Developing new drone-based gas sensing technology to characterise fire emission plumes by miniature low cost sensors (FIRE-PLUME-SENSE)
Start date: 09 Jan 2017, End date: 08 Jan 2019 PROJECT  ONGOING 

This project will deliver new drone-based gas sensing technologies for environmental monitoring, specifically to characterise the complex pollution (CO, CO2, NOx, O3 etc) plumes from wildfires. It builds on the success of these low-cost miniature sensors recently demonstrated by the ER and her industry collaborator in volcanic plumes, combined with Host expertise on fire science and remote sensing geography and partner expertise in drone applications and laboratory sensor tests.
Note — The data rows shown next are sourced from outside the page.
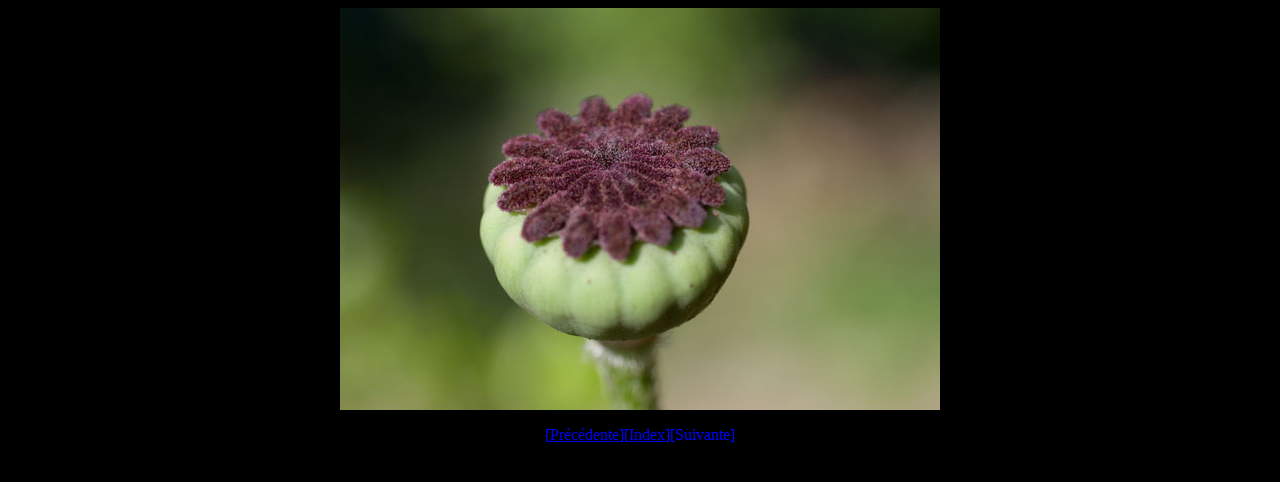

--- FILE ---
content_type: text/html
request_url: https://mesimagesbd.fr/fleurcoquelicot-005_jpg_view.htm
body_size: 20
content:
<html>
<head>
<meta http-equiv="content-type" content="text/html; charset=iso-8859-1">
</head>
<body bgcolor="black" text="blue">
<p align="center"><img src="images/fleurcoquelicot-005.jpg" alt="fleurcoquelicot-005.jpg" border="0"></p>
<p align="center">[<a href="fleurcoquelicot-004_jpg_view.htm">Précédente</a>][<a href="photo.html">Index</a>][Suivante]</p>
</body>
</html>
It takes timely opportunity of a major coordinated atmospheric campaign on fire plumes. Biomass burning emissions substantially influence air quality on local to regional scales as well as global atmospheric composition. Atmospheric modelling efforts to predict fire plume impacts require knowing the emission composition, which can vary greatly between different fires and also between different plume measurement altitudes, and temporally, depending on precise fuel makeup, degree of smouldering vs flaming combustion, etc. Existing approaches (ground-based, aircraft, satellite) all have limitations in quantifying the emissions, near-downwind plume height and chemical evolution. Our development of new drone-based fire plume gas sensing technology aims to fill this current ‘data gap’. There is high potential for future societal benefit through widespread applications of the new technology to detect and chemically map wildfire but also other plume hazards (e.g. volcanoes, landfill sites, industry accident releases).